Limitations of this measure were also addressed, specifically, the inclusion of additional difficult 
items to improve item targeting, and item phrasing modifications for more specificity to enable 
exploration of the causes of indirect bullying. 

A 21 -item multiple choice Questionnaire of Cyberbull ying (QoCB) was developed to 
measure germane psychological and behavioral constructs. Unfortunately, nominal response 
categories were used, therefore, only content validity was investigated. (Aricak, Siyahhan, 
Uzunhasanoglu, Saribeyoglu, Ciplak, Yilmaz, & Memmedov, 2008) 

Another concern is the appropriate number of items needed in analysis to assure 
unidimensionality. In an Exploratory Factor analysis (EFA) conducted by Georgiou (2008), 14 
victimization items were used, whereas, 8 victimization items were used in the analysis done by 
Kyriakides, et. al. (2006). Confirmatory Factor Analysis (CFA) indicated a 10 item measure was 
preferable over a 47 items as reported by Cook, Fallen, and Amtmann (2009).

- [CHECK YOUR UNDERSTANDING]:
A - Repeat the passage on bullying measures word for word, everything from "Another concern is" down to "and Amtmann (2009).".
B - For each statement, say yes or no to whether the passage on bullying measures agrees with it, and quote the deciding words: (i) Georgiou's Exploratory Factor analysis used 14 victimization items. (ii) The Confirmatory Factor Analysis reported by Cook, Fallen, and Amtmann favored a 47-item measure. (iii) Construct validity was investigated for the 21-item multiple choice questionnaire.
None of the lines that come after this text are needed.

- [DATA]:
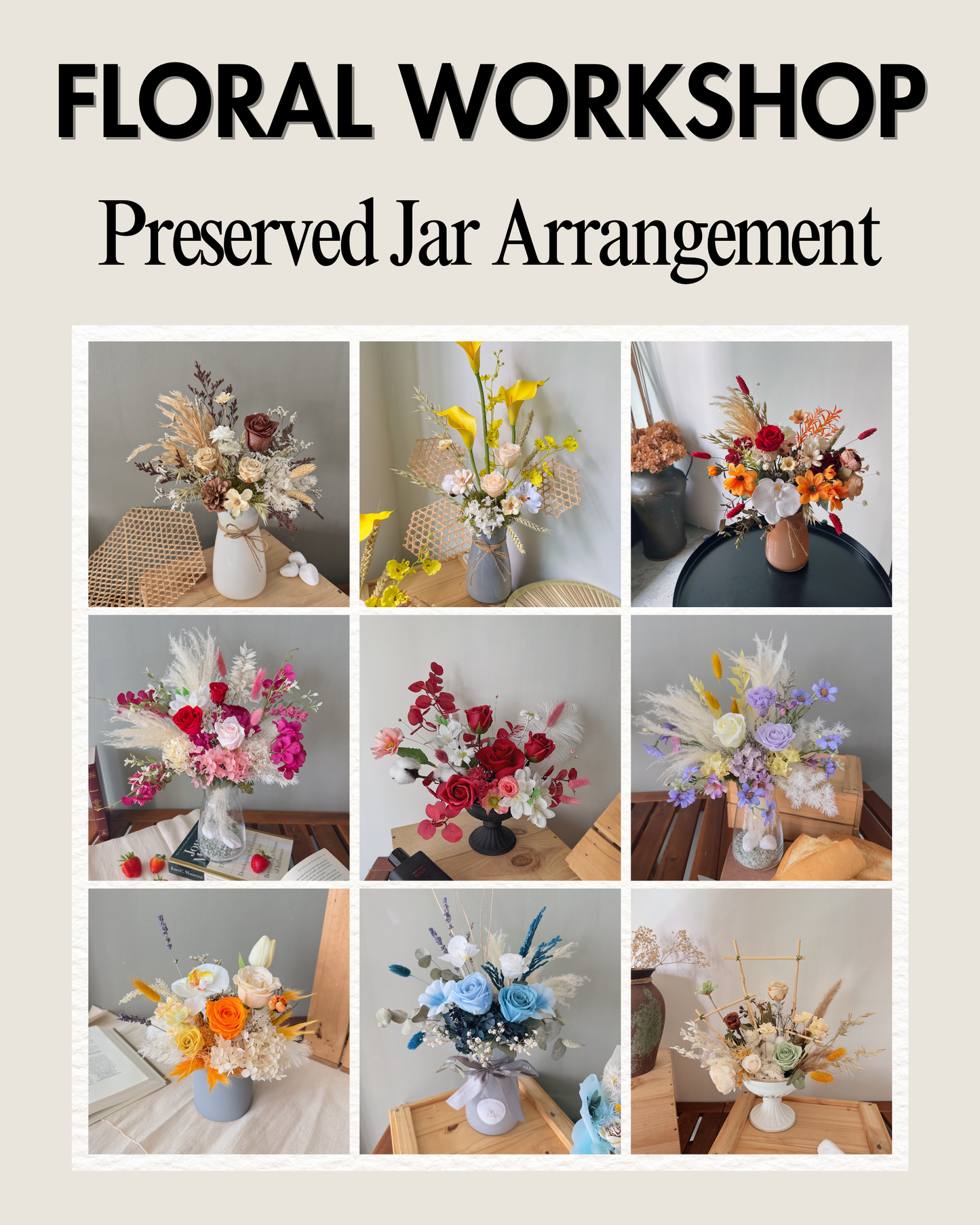 Preserved Jar Arrangement Workshop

- [EXPECTED OUTPUTS]:
A -
Another concern is the appropriate number of items needed in analysis to assure 
unidimensionality. In an Exploratory Factor analysis (EFA) conducted by Georgiou (2008), 14 
victimization items were used, whereas, 8 victimization items were used in the analysis done by 
Kyriakides, et. al. (2006). Confirmatory Factor Analysis (CFA) indicated a 10 item measure was 
preferable over a 47 items as reported by Cook, Fallen, and Amtmann (2009).

B -
(i) Yes: "14 victimization items were used"
(ii) No: "a 10 item measure was preferable over a 47 items"
(iii) No: "only content validity was investigated"